TEKS SUMBER:
JUSUF Kalla adalah pedagang yang merasakan empuk sekaligus labilnya kursi di Istana Wakil Presiden RI. Dia bukan pelawak, namun logika, sikap dan keputusannya justru banyak membuat orang terpingkal.
Penampilan Kalla sesederhana pembawaanya. Logika berpikir yang simpel mengesankannya sebagai pemimpin yang cenderung menyepelekan persoalan.
Kerena berorientasi hasil, cara pengambilan keputusan Kalla, justru kerap menjadi patron dalam sistem dan sejarah birokrasi Indonesia yang dikenal panjang dan melelahkan.
Dalam buku "Mereka Bicara JK",kesan "pragmatisme JK" terpapar gamblang dan detail. Diceritakan, kemana-mana ajudan kepresidenan selalu diingatkan oleh sekretaris wapres untuk membawa "benda-benda sepele" untuk seorang wakil presiden.
Jika tak mencatat di atas sobekan post it atau mini notes, maka Kalla akan mencari kalkulator dengan modus perhitungan sederhana, + (tambah), - (kurang), X (kali), : (bagi), dan = (equal). Di mobil dinas, di meja kerja dinas, atau ruang rapat kabinet, kalkulator yang banyak di warung-warung pedagang itu selalu menyertai.

YANG DITANYAKAN:
(a) Menurut teks sumber, siapa yang selalu mengingatkan ajudan kepresidenan untuk membawa "benda-benda sepele" bagi wakil presiden?
(b) Tolong kutip bagian teks sumber dari "JUSUF Kalla adalah" sampai "panjang dan melelahkan.", kedua ujungnya ikut disertakan.
(c) Sebutkan semua modus perhitungan kalkulator yang tercantum dalam teks sumber.
Gunakan hanya teks sumber sebagai dasar jawaban.

MATERI:
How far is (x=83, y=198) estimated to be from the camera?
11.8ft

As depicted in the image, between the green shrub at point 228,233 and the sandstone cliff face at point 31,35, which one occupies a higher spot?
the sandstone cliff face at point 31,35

JAWABAN PER TUGAS:
(a) Sekretaris wapres.

(b)
JUSUF Kalla adalah pedagang yang merasakan empuk sekaligus labilnya kursi di Istana Wakil Presiden RI. Dia bukan pelawak, namun logika, sikap dan keputusannya justru banyak membuat orang terpingkal.
Penampilan Kalla sesederhana pembawaanya. Logika berpikir yang simpel mengesankannya sebagai pemimpin yang cenderung menyepelekan persoalan.
Kerena berorientasi hasil, cara pengambilan keputusan Kalla, justru kerap menjadi patron dalam sistem dan sejarah birokrasi Indonesia yang dikenal panjang dan melelahkan.

(c) + (tambah), - (kurang), X (kali), : (bagi), = (equal)